Stated goal 1:
How would you sum up the passage on battery voltage sag in two sentences?

Source extract:
Now let me make this simpler for you so you don't have to sit around with a calculator.
The thing you want to look for when figuring out how a cell with perform at a certain amp level is the voltage sag. The voltage sag is an indicator of resistance going on ( just like in a wire ), which indicates a loss in efficiency and an increase in heat.
Compare the 0.2A and 5A discharge graphs to see what the voltage drop is relative to baseline performance at a super wimpy discharge..
Notice that we've got a difference of 3.45v to 3.7v, right in the middle of the discharge? well, a drop more than 0.2v is quite big. We've got a 0.25v loss though.
Let's do the math on the 5A scenario, using the voltages in the middle of the graph as the nominal voltages.
3.2AH x 3.7v = 11.84watt hours at a 0.2A discharge.
3.125 ah x 3.44v = 10.75 watt hours at 5A discharge.
We've got a 9.3% loss of energy to heat, so at 4000W, we're making 372W of heat, which is still pretty bad.

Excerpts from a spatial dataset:
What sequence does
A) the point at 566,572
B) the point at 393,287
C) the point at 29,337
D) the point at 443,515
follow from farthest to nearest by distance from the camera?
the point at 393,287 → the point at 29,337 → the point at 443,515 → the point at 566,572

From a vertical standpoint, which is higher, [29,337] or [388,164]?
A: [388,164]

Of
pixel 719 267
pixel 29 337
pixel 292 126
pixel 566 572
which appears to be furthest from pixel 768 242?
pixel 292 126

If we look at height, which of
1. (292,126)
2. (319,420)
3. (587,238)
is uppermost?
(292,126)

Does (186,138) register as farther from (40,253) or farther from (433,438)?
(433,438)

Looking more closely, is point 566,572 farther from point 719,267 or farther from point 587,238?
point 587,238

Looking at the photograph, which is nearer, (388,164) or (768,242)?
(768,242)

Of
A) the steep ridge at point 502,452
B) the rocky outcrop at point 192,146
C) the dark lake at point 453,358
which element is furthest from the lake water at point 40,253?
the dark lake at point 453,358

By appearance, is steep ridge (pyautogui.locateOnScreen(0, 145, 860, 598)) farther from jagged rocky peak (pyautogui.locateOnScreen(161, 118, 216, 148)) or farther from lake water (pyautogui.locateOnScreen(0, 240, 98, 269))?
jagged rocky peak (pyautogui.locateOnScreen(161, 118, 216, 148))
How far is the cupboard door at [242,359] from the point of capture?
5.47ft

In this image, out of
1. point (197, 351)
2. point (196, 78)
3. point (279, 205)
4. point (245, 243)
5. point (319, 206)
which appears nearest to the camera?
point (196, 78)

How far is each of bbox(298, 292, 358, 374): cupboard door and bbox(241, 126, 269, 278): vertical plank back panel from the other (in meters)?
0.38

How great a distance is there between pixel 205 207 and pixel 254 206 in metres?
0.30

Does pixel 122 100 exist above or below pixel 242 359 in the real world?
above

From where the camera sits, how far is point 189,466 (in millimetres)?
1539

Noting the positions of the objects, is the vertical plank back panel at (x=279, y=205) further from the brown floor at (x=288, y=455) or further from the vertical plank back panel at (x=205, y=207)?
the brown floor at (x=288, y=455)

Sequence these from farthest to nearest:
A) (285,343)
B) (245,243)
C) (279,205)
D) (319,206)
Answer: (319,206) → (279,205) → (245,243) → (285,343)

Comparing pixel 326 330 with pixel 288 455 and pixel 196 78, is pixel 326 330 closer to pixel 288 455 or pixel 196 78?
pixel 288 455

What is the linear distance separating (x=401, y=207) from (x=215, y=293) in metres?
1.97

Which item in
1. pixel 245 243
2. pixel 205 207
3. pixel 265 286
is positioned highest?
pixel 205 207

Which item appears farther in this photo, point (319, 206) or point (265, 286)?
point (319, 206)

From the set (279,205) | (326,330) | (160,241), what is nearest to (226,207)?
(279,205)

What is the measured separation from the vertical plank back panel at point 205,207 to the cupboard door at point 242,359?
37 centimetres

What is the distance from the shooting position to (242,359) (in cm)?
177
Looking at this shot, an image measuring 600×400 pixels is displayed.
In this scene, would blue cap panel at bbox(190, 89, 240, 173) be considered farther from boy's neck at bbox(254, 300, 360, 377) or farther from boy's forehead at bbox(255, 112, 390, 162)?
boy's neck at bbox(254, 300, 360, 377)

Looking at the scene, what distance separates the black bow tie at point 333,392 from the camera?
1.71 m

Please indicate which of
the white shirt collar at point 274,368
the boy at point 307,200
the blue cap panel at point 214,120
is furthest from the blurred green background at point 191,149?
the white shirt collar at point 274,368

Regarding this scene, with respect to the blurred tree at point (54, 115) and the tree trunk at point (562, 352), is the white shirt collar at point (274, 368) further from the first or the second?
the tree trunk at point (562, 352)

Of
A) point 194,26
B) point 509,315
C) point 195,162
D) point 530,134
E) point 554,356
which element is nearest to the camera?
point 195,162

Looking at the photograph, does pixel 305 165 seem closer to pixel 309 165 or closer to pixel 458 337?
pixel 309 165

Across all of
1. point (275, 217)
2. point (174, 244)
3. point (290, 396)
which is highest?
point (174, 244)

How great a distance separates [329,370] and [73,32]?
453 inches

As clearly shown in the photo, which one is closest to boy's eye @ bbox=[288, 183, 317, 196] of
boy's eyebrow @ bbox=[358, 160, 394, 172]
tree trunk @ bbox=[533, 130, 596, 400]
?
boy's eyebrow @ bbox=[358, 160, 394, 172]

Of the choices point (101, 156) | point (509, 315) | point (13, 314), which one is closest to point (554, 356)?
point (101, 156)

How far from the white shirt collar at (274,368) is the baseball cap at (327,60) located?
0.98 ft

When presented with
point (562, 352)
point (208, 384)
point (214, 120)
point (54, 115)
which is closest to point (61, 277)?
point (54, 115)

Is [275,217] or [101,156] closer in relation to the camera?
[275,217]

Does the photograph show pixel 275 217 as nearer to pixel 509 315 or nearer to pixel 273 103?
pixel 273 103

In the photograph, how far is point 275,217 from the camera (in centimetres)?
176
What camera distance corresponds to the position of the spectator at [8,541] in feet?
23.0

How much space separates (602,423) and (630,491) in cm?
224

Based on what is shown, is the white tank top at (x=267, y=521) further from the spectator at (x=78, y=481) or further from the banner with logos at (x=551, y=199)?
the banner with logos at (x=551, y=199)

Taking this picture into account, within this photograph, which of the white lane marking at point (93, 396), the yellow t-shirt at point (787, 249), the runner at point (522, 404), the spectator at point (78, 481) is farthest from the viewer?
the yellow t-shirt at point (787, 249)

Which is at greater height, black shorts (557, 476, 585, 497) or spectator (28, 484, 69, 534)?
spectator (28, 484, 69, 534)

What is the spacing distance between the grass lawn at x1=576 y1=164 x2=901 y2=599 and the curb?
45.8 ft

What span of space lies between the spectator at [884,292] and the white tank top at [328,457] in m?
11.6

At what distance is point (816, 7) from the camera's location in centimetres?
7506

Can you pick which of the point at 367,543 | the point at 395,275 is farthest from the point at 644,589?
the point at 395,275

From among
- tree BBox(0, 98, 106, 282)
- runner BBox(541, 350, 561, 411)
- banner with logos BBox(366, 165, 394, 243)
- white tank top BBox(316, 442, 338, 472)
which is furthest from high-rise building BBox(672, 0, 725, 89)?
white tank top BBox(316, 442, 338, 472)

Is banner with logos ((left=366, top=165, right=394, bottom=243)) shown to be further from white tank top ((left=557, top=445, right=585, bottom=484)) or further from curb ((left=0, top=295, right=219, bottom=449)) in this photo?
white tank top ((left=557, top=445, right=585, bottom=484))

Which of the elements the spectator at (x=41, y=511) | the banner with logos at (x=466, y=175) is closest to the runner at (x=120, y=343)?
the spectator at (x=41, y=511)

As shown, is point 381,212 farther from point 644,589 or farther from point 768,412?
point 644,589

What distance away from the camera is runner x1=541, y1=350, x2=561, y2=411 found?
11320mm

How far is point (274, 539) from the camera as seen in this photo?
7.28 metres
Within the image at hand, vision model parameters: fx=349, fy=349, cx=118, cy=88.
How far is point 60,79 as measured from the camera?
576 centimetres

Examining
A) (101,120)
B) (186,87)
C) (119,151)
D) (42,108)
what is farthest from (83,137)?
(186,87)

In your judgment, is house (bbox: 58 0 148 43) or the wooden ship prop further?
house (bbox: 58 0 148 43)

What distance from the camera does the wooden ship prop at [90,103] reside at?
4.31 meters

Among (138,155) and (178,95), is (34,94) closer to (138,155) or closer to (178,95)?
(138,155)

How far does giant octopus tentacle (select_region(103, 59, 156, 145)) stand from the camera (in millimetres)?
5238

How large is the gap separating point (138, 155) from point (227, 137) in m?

Stated goal 2:
Extract everything in the listing from its first line down through the line containing "the point at 393,287 →", including both of those lines, and reproduce them word for word.

Full response 1:
Voltage sag signals resistance, which means lost efficiency and added heat, and comparing the 0.2A and 5A discharge graphs shows a mid-discharge drop from 3.7v to 3.45v, a 0.25v loss that counts as big. Working out the energy gives 11.84 watt hours at 0.2A against 10.75 watt hours at 5A, a 9.3% loss to heat that would mean 372W of heat at 4000W.

Full response 2:
What sequence does
A) the point at 566,572
B) the point at 393,287
C) the point at 29,337
D) the point at 443,515
follow from farthest to nearest by distance from the camera?
the point at 393,287 → the point at 29,337 → the point at 443,515 → the point at 566,572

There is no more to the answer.